The homicide rate was lowest in the 1820s and 1830s when the proportion of new counties named for American heroes reached its peaked. When the proportion of new counties named for national heroes plummeted, as it did during the sectional crisis that tore apart the North and South, homicide rates increased dramatically.
"When Americans stopped identifying with each other through national heroes, they killed each other more often," Roth said.
While measuring trust in government and fellow citizens provides one challenge for historians, the other is figuring out homicide rates before the advent of national crime statistics.
To do this, Roth created the Historical Violence Database, housed at Ohio State, which allows researchers to examine data from many studies of homicides from a variety of time periods and places. This database now includes information on tens of thousands of homicides in different areas of the United States and western Europe from medieval times to the present.
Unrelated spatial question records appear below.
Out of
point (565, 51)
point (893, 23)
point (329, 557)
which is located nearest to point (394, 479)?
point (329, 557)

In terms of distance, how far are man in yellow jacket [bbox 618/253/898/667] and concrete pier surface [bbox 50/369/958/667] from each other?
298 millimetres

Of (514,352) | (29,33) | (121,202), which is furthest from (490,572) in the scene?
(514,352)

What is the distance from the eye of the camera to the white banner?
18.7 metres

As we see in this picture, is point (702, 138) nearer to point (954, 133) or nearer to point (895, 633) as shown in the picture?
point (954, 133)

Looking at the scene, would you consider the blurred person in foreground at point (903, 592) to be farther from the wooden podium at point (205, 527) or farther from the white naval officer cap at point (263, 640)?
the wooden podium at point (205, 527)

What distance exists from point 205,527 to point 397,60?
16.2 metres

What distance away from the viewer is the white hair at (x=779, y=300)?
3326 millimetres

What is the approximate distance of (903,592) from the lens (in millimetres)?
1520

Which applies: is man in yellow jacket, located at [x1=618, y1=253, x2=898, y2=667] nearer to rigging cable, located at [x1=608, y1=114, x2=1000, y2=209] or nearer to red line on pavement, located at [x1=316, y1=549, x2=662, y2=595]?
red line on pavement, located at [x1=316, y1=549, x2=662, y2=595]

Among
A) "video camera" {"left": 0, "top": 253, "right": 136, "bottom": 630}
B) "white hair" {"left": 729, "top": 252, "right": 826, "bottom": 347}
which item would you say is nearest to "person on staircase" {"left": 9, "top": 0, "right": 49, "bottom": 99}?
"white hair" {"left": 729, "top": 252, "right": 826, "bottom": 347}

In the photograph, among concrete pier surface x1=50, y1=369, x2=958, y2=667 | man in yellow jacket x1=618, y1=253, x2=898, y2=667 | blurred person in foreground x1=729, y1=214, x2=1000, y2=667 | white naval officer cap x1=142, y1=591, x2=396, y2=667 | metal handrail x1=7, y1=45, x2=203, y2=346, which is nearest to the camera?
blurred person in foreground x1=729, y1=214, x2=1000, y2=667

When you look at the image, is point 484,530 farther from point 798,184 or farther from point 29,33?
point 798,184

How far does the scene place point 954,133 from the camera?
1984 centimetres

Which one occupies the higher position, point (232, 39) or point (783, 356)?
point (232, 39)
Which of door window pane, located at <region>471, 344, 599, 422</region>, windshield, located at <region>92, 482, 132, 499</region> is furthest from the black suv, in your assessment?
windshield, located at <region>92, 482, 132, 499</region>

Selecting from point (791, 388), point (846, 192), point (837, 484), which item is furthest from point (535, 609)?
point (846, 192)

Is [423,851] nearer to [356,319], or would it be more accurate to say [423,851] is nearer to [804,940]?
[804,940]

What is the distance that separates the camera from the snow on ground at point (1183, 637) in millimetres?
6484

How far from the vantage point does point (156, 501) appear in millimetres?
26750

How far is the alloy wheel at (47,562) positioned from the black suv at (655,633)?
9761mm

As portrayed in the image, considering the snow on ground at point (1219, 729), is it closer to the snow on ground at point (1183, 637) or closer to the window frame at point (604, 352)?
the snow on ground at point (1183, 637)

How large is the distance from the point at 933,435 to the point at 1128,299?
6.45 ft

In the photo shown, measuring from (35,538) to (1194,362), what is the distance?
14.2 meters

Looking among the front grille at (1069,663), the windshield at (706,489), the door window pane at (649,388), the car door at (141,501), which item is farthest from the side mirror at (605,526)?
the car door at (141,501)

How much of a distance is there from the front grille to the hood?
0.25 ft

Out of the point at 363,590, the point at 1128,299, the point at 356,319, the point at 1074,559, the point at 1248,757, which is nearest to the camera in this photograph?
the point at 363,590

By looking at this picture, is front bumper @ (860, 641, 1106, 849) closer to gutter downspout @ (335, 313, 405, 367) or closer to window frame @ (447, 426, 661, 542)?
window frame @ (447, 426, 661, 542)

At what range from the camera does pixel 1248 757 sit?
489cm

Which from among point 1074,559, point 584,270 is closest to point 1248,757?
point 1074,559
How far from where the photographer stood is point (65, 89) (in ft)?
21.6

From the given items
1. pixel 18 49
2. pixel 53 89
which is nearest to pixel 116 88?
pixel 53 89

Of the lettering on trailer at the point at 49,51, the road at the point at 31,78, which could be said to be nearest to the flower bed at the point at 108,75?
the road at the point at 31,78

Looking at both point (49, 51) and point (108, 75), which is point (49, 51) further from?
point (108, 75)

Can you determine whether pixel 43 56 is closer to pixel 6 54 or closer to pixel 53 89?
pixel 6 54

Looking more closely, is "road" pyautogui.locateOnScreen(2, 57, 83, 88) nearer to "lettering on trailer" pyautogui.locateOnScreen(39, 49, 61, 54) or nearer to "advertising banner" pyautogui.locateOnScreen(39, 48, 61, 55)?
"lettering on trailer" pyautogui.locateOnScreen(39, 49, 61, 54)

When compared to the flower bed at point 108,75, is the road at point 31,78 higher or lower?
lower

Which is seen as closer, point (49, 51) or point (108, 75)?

The database includes detailed studies of homicides in places as different as New York City, Holmes County, Ohio, and regions in the far West and Deep South.
"We have been able to test theories in a lot of places at a lot of different time periods," he said.
The lesson he takes away from the research, Roth said, is that the best way to reduce homicide rates has nothing to do with guns, or police, or courts or even economics.
"Political leadership has the greatest opportunity to have a real impact on homicide rates," he said. "It is difficult, I know, but we need a leader who can unite the country around some values and beliefs that we can all accept. That said, leadership can be effective only if the conflicts within a society are manageable. When they become unmanageable, as they did during the Civil War, even a great leader like Abraham Lincoln can't pull the nation together and keep homicide in check."